> _TASK TO CARRY OUT_
When you reach the records below, output each one exactly.

Saved data entries
■ ■ ■ ■

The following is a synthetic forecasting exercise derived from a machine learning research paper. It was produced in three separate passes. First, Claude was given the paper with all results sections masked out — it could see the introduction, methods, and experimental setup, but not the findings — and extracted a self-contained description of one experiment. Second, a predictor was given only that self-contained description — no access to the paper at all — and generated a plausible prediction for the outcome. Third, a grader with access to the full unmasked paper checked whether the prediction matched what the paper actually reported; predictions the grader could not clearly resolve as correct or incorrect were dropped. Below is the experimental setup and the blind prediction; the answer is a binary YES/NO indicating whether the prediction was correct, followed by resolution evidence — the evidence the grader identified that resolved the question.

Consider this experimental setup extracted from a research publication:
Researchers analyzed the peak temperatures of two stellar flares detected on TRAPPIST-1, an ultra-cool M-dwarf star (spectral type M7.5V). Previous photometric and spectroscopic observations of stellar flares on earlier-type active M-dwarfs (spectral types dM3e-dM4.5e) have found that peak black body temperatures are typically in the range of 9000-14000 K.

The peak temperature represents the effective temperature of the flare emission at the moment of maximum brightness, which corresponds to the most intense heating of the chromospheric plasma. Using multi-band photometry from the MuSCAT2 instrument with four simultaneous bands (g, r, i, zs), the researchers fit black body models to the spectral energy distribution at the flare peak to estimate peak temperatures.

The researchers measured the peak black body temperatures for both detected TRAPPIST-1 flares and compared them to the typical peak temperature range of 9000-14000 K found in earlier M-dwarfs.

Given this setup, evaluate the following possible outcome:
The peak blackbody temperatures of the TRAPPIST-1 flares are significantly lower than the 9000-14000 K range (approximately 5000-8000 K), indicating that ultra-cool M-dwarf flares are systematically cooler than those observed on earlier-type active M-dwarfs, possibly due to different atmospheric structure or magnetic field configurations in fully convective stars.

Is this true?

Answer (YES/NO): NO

■ ■ ■ ■

> _EXERCISE RESPONSE_
The following is a synthetic forecasting exercise derived from a machine learning research paper. It was produced in three separate passes. First, Claude was given the paper with all results sections masked out — it could see the introduction, methods, and experimental setup, but not the findings — and extracted a self-contained description of one experiment. Second, a predictor was given only that self-contained description — no access to the paper at all — and generated a plausible prediction for the outcome. Third, a grader with access to the full unmasked paper checked whether the prediction matched what the paper actually reported; predictions the grader could not clearly resolve as correct or incorrect were dropped. Below is the experimental setup and the blind prediction; the answer is a binary YES/NO indicating whether the prediction was correct, followed by resolution evidence — the evidence the grader identified that resolved the question.

Consider this experimental setup extracted from a research publication:
Researchers analyzed the peak temperatures of two stellar flares detected on TRAPPIST-1, an ultra-cool M-dwarf star (spectral type M7.5V). Previous photometric and spectroscopic observations of stellar flares on earlier-type active M-dwarfs (spectral types dM3e-dM4.5e) have found that peak black body temperatures are typically in the range of 9000-14000 K.

The peak temperature represents the effective temperature of the flare emission at the moment of maximum brightness, which corresponds to the most intense heating of the chromospheric plasma. Using multi-band photometry from the MuSCAT2 instrument with four simultaneous bands (g, r, i, zs), the researchers fit black body models to the spectral energy distribution at the flare peak to estimate peak temperatures.

The researchers measured the peak black body temperatures for both detected TRAPPIST-1 flares and compared them to the typical peak temperature range of 9000-14000 K found in earlier M-dwarfs.

Given this setup, evaluate the following possible outcome:
The peak blackbody temperatures of the TRAPPIST-1 flares are significantly lower than the 9000-14000 K range (approximately 5000-8000 K), indicating that ultra-cool M-dwarf flares are systematically cooler than those observed on earlier-type active M-dwarfs, possibly due to different atmospheric structure or magnetic field configurations in fully convective stars.

Is this true?

Answer (YES/NO): NO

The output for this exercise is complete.